How has this lockdown experience been for you?
Lockdown has been a very different ballgame for me. When you’re not working for a gym or a company, there’s a lot of uncertainty. I’ve seen a lot of people move online to market themselves; I myself have done a little bit on Instagram, given the need of the hour, but otherwise I have never really been an online guy, right from childhood.
Is online going to stay?
I think so yeah. Everything is moving online. There is the convenience of doing everything sitting inside your house. Although, I go around telling people to avoid sitting with these gadgets. They cause so many issues, especially down the line.
I attended a medical conference last year, where the committee said they expected an exponential boom in problems associated with the trapezium muscle, over the next 3-4 years.
It’s also know as the emotional muscle (back of your neck, at the base) – it works as per your mood. The whole concept of yoga, meditation and “stress management’’ is targeted at alleviating the pressure on this muscle. You hold a mobile or a bag- this muscle is constantly active.
Sit for hours on a gadget or your computer? Your traps is definitely active!
These become chronic pains and the muscles become weaker. So many problems can come from just poor posture. The human body is designed to move, climb, run. That’s why we say sitting is the new cancer. If somebody completes an intense workout in the morning, takes a shower and goes to work to sit at a desk – it’s like taking a well-serviced Ferrari and parking it in the garage!
How would you recommend we tackle this?
Do whatever little you can, given your circumstances. Just get out of your chair. Even just standing involves so many new muscles working compared to sitting. That is the main research backing the trend of standing work stations actually.
Food also plays a very important role. You can become healthier by just eating better. But to get ‘fit’ you definitely need to exercise. The journey goes from healthy to fitness. Everything is interrelated. Sleep, food and physical exercise. Not everyone needs to run 20km.
Also try and do any kind of creative work, like dance for example, where both your brain and your body is working. Simple sports like table tennis or badminton that aren’t too aggressive can work too. It’s not all about lifting weights.
People want a silver bullet, but it’s all in the lifestyle- you cannot copy what someone else is doing. See what works for you best.

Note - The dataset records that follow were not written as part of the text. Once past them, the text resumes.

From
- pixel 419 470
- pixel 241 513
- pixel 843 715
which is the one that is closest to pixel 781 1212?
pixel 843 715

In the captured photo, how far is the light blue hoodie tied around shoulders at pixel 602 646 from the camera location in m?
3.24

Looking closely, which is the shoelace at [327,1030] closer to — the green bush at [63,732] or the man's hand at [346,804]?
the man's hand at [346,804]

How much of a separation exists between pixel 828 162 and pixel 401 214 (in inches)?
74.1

Do you have any advice for new trainers looking to enter the industry?
I do train a lot of newcomers and guide them on getting into the industry. Again, it comes down to their goals. The moment you say I want to become a trainer you need to know – Who is your target? Do you want to train an athlete or kids? Like any medical professional, you need to develop a varied knowledge base but you then also need to specialise. Don’t try to master everything!
Another thing I would say is that throughout your career, you need to take everything that comes as a learning experience. I’ve had bad experiences, both in corporate and fitness. But the knowledge you gain is never a waste. You never know when it could come in handy.